Famiglia, manovra dà qualcosa ma servirebbe una rivoluzione

Dalla manovra arrivano alla famiglia un po' di soldi e qualche agevolazione, ma siamo molto lontani da ciò di cui ci sarebbe veramente bisogno. Resta il fatto che con Lega e 5Stelle che sulla famiglia sono agli antipodi, e un'opposizione che sarebbe ancora peggio, non si poteva sperare molto di più. Ma la Lega deve rilanciare il tema.

Editoriali 03_01_2019
I ministri dell'Economia, Tria, e della Famiglia, Fontana. e

Il tema della famiglia è presente nella legge finanziaria approvata dal parlamento nei giorni scorsi, ma non come avrebbe dovuto e forse potuto essere. Sono molte le critiche dell’opposizione che infieriscono su questa manovra ma tutti se la prendono con le tasse che aumentano e nessuno con la eventuale debolezza delle misure a favore della famiglia. Questo ci dice che se il governo su questo punto è debole, la controparte certamente non sarebbe più forte.

Al governo ci sono due partiti politici che sul tema famiglia la pensano in modo opposto. È noto che il movimento 5 Stelle è su posizioni culturali post-familiari: i maggiori leader si sono pronunciati più volte per le adozioni da parte delle coppie gay e al tempo della Cirinnà hanno votato compatti per le unioni civili. Hanno una visione da cittadinanza individualistica e non riconoscono l’importanza delle società naturali e dei corpi intermedi. La Lega, pur nella diversità di accenti che la caratterizza, è più attenta a quanto ruota naturalmente intorno alla persona, dalla famiglia alla comunità locale. Il suo retroterra non sono i “cittadini” ma il “popolo”, non quindi delle unità numeriche ma delle realtà organiche. Per questo, mentre i 5 Stelle sono figli della medesima cultura di chi ci ha governato fino al 3 marzo dell’anno scorso, la Lega può rappresentare un’alternativa.
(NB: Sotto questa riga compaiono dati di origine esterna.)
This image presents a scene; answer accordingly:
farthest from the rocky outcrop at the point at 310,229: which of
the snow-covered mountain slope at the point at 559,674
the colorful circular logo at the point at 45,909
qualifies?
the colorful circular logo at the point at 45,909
La diversa impostazione delle due forze di governo spiega due cose. La prima è che la Lega ha bloccato per sé il ministero della famiglia e delle disabilità per evitare danni nel caso la poltrona fosse andata ad uno di Di Maio. La seconda è che quello della famiglia –  e ancora di più quello della vita – dato il contenzioso culturale ed etico che può sprigionare nella coalizione di governo è come congelato e viene ritenuto terreno politicamente minato su cui camminare in modo molto cauto. Per questo finora il ministro Lorenzo Fontana ha mantenuto le posizioni, ha impedito i danni, ha fatto qualche piccolo intervento ma non ha potuto sviluppare un gran discorso sulla famiglia.
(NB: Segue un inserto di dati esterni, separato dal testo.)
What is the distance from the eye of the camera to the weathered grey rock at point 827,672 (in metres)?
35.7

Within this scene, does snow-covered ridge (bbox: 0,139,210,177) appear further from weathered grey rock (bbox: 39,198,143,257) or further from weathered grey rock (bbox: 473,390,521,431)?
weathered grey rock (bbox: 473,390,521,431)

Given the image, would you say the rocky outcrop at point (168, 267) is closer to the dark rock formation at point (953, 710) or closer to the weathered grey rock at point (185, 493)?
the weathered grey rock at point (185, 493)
I riflessi di questa situazione sulla manovra di bilancio sono evidenti. Il 30 dicembre il ministro Fontana si è detto soddisfatto per una manovra che investe per famiglia e disabilità tre miliardi di euro, e ha elencato nel dettaglio le misure. In particolare la manovra mantiene ed innalza il bonus-nido fino a 1500 euro annui e rinnova il bonus-bebé aumentando del 20 per cento l’assegno per il secondo figlio. Nel Fondo per le politiche familiari vengono collocati 100 milioni in più a disposizione del ministero. È stata rilanciata la carta famiglia e confermati i fondi per la disabilità. Vengono prese alcune misure sul rapporto tra lavoro e famiglia con l’estensione del congedo di paternità e la possibilità per le madri di rivedere i tempi del congedo di maternità. Infine è stato creato un fondo antidroga. Però se la soddisfazione del ministro è legittimata dalla difficile situazione del momento, non lo è dal punto di vista delle necessità che il Paese evidenzia sul fronte dei bisogni della famiglia.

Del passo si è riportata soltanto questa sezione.